The report also found the total number of anti-Semitic incidents in the United States fell by 14 percent in 2012, continuing a three-year trend of incremental declines, according to the ADL.
During the same period, however, the audit found anti-Semitic vandalism in Los Angeles, Riverside, San Bernardino and Kern counties rose by 12 percent, mirroring a nationwide spike of over 33 percent from 330 incidents reported in 2011 to 440 in 2012.
While the majority of those incidents took place on public property or at individual homes, Jewish institutions were targeted in 13 percent of the total vandalism incidents. Many of those incidents included swastikas, a hate symbol that evokes a particularly emotional response in the Jewish community, according to ADL.
One highly publicized anti-Jewish vandalism crime took place last April when a Northridge mother drove her 14-year-old daughter and two other girls to local homes — including one belonging to a Holocaust survivor's family — where they smeared feces, scrawled swastikas and wrote the word "Jew" on a sidewalk.
The incident was among several targeting Jewish people, homes, and institutions, which a 2011 Hate Crime Report released in 2012 by the Los Angeles County Commission on Human Relations found were targeted in 77 percent of religiously-motivated crimes.

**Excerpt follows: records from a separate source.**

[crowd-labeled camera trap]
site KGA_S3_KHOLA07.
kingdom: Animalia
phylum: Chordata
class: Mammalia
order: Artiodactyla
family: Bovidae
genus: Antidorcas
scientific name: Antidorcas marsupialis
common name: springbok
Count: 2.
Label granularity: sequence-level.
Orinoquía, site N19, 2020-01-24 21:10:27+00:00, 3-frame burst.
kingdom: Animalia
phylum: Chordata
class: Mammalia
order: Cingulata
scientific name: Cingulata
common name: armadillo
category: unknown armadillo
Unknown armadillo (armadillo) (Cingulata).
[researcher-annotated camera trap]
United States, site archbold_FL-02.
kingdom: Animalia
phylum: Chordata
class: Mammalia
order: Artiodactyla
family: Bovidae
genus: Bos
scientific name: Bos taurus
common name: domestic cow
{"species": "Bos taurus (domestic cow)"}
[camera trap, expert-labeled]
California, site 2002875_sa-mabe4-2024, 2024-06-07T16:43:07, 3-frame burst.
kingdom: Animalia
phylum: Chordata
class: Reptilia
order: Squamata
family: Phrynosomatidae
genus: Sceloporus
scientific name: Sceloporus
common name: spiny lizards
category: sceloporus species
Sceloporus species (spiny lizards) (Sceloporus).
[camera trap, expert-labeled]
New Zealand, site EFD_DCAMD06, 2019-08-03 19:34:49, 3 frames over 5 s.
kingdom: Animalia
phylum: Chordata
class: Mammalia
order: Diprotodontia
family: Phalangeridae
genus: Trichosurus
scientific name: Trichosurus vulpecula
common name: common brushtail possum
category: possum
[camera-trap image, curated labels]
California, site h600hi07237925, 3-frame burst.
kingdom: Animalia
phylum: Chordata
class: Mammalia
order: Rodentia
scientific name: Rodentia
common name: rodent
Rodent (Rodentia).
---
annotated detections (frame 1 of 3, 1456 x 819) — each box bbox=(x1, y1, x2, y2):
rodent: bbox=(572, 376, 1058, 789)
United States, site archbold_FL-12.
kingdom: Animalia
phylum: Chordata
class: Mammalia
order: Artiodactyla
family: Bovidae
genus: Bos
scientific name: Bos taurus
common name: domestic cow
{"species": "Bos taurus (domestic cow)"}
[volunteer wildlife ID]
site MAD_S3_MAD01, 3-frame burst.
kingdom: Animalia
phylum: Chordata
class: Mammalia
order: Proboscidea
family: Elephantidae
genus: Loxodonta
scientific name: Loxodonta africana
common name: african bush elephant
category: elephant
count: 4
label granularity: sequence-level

"We are pleased to see a decline in anti-Semitic incidents around the country and happy to relinquish California's standing as the State with the most overall incidents," ADL Pacific Southwest Regional Director Amanda Susskind said. "Still, as we track crimes and incidents, including assaults, vandalism and harassment, we are troubled by the increasingly insurmountable challenge of monitoring cyberspace, where hate can be anonymous and ubiquitous."